Lilly was silent, ashamed of being so stupid that she was not in the least able to follow him. It all sounded to her like double Dutch.
"Well, will you ... or not?"
"Will I what?" stammered Lilly.
"Good God! All this time I have been asking you to be my wife," the colonel replied.
CHAPTER XII
This was the moment in which Lilly's hopes and wondering astonishment reached their climax. Could it be Lilly Czepanek to whom all this was happening, or had she changed places with someone else--some heroine who only lived inside those old brown-covered books, and who would cease to exist directly the last page was turned? He did not urge her to consent at once. As she sank back in a helpless heap, incapable of speaking, he took her hands tenderly in his, and with the smile of a beneficent deity, reasoned with her more gently than she could have believed possible. She might think it over, he said, for three days, or he would even allow her ten. So long he could be patient, but she must promise in the meantime to say nothing about it to anyone.
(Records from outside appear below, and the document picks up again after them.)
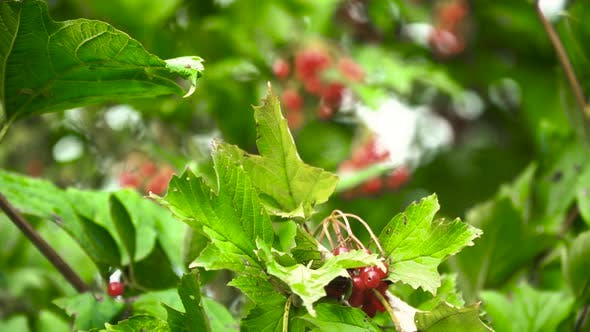 Thumbnail for Branch of Viburnum Berries.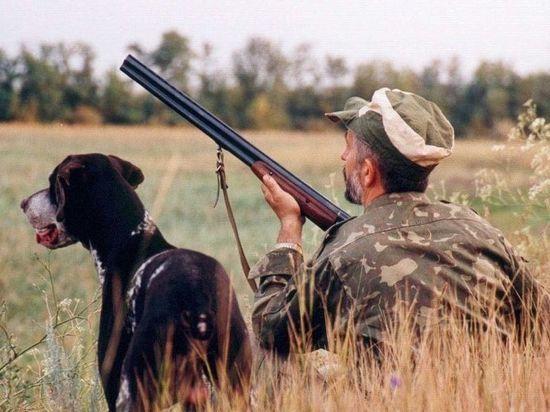 В Тверской области незаконно охотиться станет дороже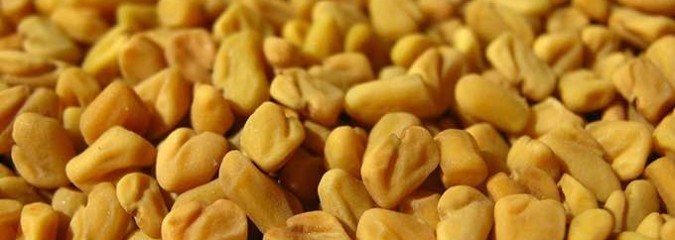 Eat Fabulous Fenugreek for These 8 Great Health Benefits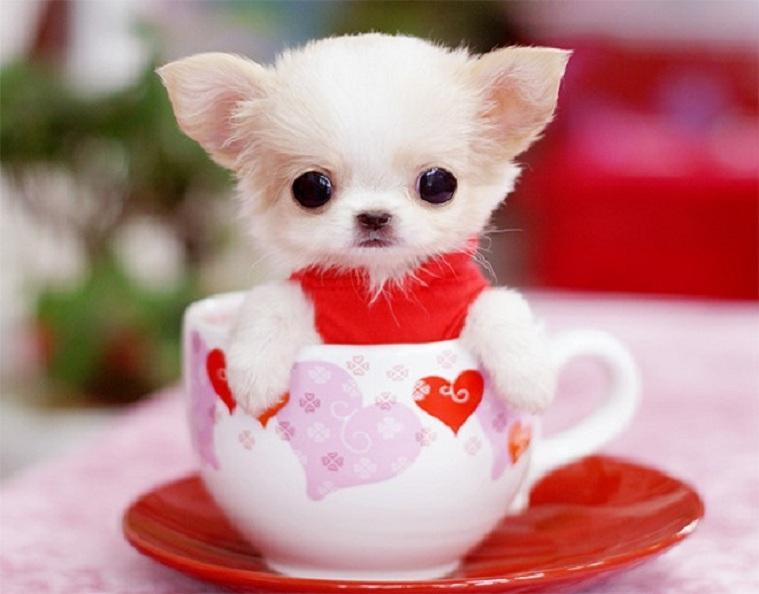 Very Cute Puppies Wallpapers Wallpapersafari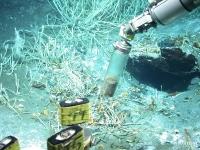Alles in einer Zelle: Die Mikrobe, die Öl in Gas umwandelt
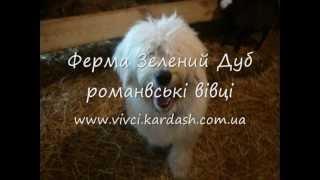 Пастуша собака Амон і ягнята на фермі Зелений Дуб 1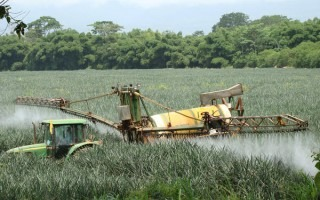 "Foto extraída de nota de la organización Swedwatch, titulada ""Toxic pesticides on Costa Ricas plantations"", 2013"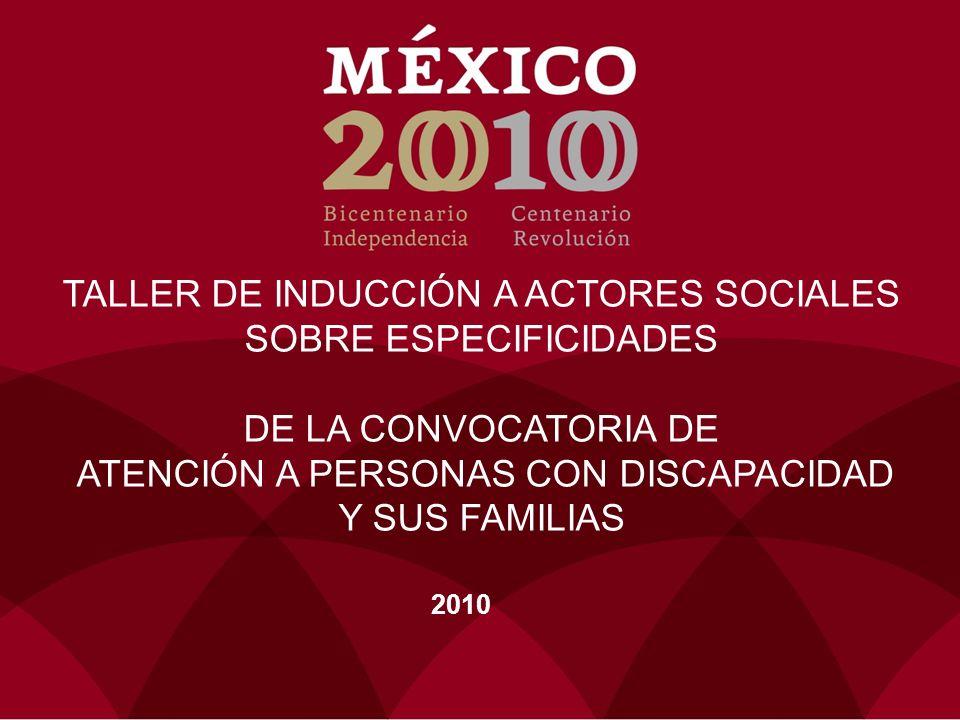 TALLER DE INDUCCIÓN A ACTORES SOCIALES SOBRE ESPECIFICIDADES DE LA CONVOCATORIA DE ATENCIÓN A PERSONAS CON DISCAPACIDAD Y SUS FAMILIAS 2010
She gladly acceded, still too terribly ashamed to look him in the face.
Then she ran home and cried and cried without knowing why she cried, whether for joy or for grief. She was still sobbing when towards four in the morning the sisters, who had relaxed their strict etiquette in honour of the New Year, crept in and passed through the room.
When she got up in the morning she was sure that he could not have been in earnest, and that before the day was over he would send to say that he had changed his mind. She wouldn't care much if he did. Indeed, she would breathe more freely and thank God to be relieved from a haunting burden of perplexities.
At ten o'clock there was a ring, and a basket of roses was handed in. The size and costliness of the blooms filled the sisters with astounded disapproval. They knew the price of roses in winter, and calculated that these had cost a sum greatly exceeding Lilly's wages for a month.